- Raw data:
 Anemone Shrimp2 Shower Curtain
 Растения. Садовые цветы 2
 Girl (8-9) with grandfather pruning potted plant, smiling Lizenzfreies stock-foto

- Your instructions: All of the material above needs to be retyped word for word.

- Exercise output:
 Anemone Shrimp2 Shower Curtain
 Растения. Садовые цветы 2
 Girl (8-9) with grandfather pruning potted plant, smiling Lizenzfreies stock-foto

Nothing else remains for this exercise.